• WHAT THIS TASK INVOLVES:
Type out the data below in its entirety, exactly as given.

• INFORMATION:
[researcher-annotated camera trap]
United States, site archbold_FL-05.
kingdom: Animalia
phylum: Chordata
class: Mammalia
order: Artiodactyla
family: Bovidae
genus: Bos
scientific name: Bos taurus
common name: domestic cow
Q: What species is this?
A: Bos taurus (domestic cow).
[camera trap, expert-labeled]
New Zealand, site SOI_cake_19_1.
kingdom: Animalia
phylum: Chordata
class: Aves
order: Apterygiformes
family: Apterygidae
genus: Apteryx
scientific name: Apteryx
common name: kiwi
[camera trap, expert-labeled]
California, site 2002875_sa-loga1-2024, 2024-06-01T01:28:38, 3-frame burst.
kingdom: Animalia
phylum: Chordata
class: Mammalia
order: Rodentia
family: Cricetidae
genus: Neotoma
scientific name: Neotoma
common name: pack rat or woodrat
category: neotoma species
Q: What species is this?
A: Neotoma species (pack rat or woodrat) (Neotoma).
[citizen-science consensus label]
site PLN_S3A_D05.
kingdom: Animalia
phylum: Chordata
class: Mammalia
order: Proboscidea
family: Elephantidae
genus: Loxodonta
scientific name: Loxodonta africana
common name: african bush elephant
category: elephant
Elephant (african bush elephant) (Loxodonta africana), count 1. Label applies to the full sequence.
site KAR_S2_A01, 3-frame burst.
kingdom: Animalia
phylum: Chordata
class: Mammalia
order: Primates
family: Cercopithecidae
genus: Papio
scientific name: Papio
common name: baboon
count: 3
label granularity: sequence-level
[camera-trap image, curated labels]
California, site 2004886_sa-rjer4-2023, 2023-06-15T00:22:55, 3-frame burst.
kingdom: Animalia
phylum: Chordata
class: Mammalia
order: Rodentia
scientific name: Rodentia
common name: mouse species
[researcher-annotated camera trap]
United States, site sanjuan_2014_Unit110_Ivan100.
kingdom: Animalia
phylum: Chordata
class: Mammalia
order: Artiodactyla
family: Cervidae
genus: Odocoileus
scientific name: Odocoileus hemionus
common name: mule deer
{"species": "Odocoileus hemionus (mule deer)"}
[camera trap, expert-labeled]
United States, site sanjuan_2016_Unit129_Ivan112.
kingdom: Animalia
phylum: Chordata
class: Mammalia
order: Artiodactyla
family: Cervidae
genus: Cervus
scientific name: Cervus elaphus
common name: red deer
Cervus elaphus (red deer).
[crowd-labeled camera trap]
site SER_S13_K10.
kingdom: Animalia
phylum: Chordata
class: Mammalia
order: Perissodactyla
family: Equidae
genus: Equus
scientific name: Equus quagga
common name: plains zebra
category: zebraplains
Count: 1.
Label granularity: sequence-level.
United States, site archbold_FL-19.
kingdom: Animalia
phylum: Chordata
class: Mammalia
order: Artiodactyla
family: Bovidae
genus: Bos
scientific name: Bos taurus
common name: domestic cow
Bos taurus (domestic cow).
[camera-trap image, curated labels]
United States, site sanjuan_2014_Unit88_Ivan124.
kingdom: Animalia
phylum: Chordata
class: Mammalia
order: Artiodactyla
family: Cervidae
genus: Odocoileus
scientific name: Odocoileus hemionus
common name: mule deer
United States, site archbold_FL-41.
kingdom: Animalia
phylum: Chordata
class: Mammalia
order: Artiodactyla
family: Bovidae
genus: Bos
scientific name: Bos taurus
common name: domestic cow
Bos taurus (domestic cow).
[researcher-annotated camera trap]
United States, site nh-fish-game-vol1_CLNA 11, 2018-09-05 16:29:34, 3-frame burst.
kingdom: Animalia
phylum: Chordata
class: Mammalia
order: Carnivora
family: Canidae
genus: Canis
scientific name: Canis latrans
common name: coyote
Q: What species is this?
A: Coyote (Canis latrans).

• EXERCISE ANSWER:
[researcher-annotated camera trap]
United States, site archbold_FL-05.
kingdom: Animalia
phylum: Chordata
class: Mammalia
order: Artiodactyla
family: Bovidae
genus: Bos
scientific name: Bos taurus
common name: domestic cow
Q: What species is this?
A: Bos taurus (domestic cow).
[camera trap, expert-labeled]
New Zealand, site SOI_cake_19_1.
kingdom: Animalia
phylum: Chordata
class: Aves
order: Apterygiformes
family: Apterygidae
genus: Apteryx
scientific name: Apteryx
common name: kiwi
[camera trap, expert-labeled]
California, site 2002875_sa-loga1-2024, 2024-06-01T01:28:38, 3-frame burst.
kingdom: Animalia
phylum: Chordata
class: Mammalia
order: Rodentia
family: Cricetidae
genus: Neotoma
scientific name: Neotoma
common name: pack rat or woodrat
category: neotoma species
Q: What species is this?
A: Neotoma species (pack rat or woodrat) (Neotoma).
[citizen-science consensus label]
site PLN_S3A_D05.
kingdom: Animalia
phylum: Chordata
class: Mammalia
order: Proboscidea
family: Elephantidae
genus: Loxodonta
scientific name: Loxodonta africana
common name: african bush elephant
category: elephant
Elephant (african bush elephant) (Loxodonta africana), count 1. Label applies to the full sequence.
site KAR_S2_A01, 3-frame burst.
kingdom: Animalia
phylum: Chordata
class: Mammalia
order: Primates
family: Cercopithecidae
genus: Papio
scientific name: Papio
common name: baboon
count: 3
label granularity: sequence-level
[camera-trap image, curated labels]
California, site 2004886_sa-rjer4-2023, 2023-06-15T00:22:55, 3-frame burst.
kingdom: Animalia
phylum: Chordata
class: Mammalia
order: Rodentia
scientific name: Rodentia
common name: mouse species
[researcher-annotated camera trap]
United States, site sanjuan_2014_Unit110_Ivan100.
kingdom: Animalia
phylum: Chordata
class: Mammalia
order: Artiodactyla
family: Cervidae
genus: Odocoileus
scientific name: Odocoileus hemionus
common name: mule deer
{"species": "Odocoileus hemionus (mule deer)"}
[camera trap, expert-labeled]
United States, site sanjuan_2016_Unit129_Ivan112.
kingdom: Animalia
phylum: Chordata
class: Mammalia
order: Artiodactyla
family: Cervidae
genus: Cervus
scientific name: Cervus elaphus
common name: red deer
Cervus elaphus (red deer).
[crowd-labeled camera trap]
site SER_S13_K10.
kingdom: Animalia
phylum: Chordata
class: Mammalia
order: Perissodactyla
family: Equidae
genus: Equus
scientific name: Equus quagga
common name: plains zebra
category: zebraplains
Count: 1.
Label granularity: sequence-level.
United States, site archbold_FL-19.
kingdom: Animalia
phylum: Chordata
class: Mammalia
order: Artiodactyla
family: Bovidae
genus: Bos
scientific name: Bos taurus
common name: domestic cow
Bos taurus (domestic cow).
[camera-trap image, curated labels]
United States, site sanjuan_2014_Unit88_Ivan124.
kingdom: Animalia
phylum: Chordata
class: Mammalia
order: Artiodactyla
family: Cervidae
genus: Odocoileus
scientific name: Odocoileus hemionus
common name: mule deer
United States, site archbold_FL-41.
kingdom: Animalia
phylum: Chordata
class: Mammalia
order: Artiodactyla
family: Bovidae
genus: Bos
scientific name: Bos taurus
common name: domestic cow
Bos taurus (domestic cow).
[researcher-annotated camera trap]
United States, site nh-fish-game-vol1_CLNA 11, 2018-09-05 16:29:34, 3-frame burst.
kingdom: Animalia
phylum: Chordata
class: Mammalia
order: Carnivora
family: Canidae
genus: Canis
scientific name: Canis latrans
common name: coyote
Q: What species is this?
A: Coyote (Canis latrans).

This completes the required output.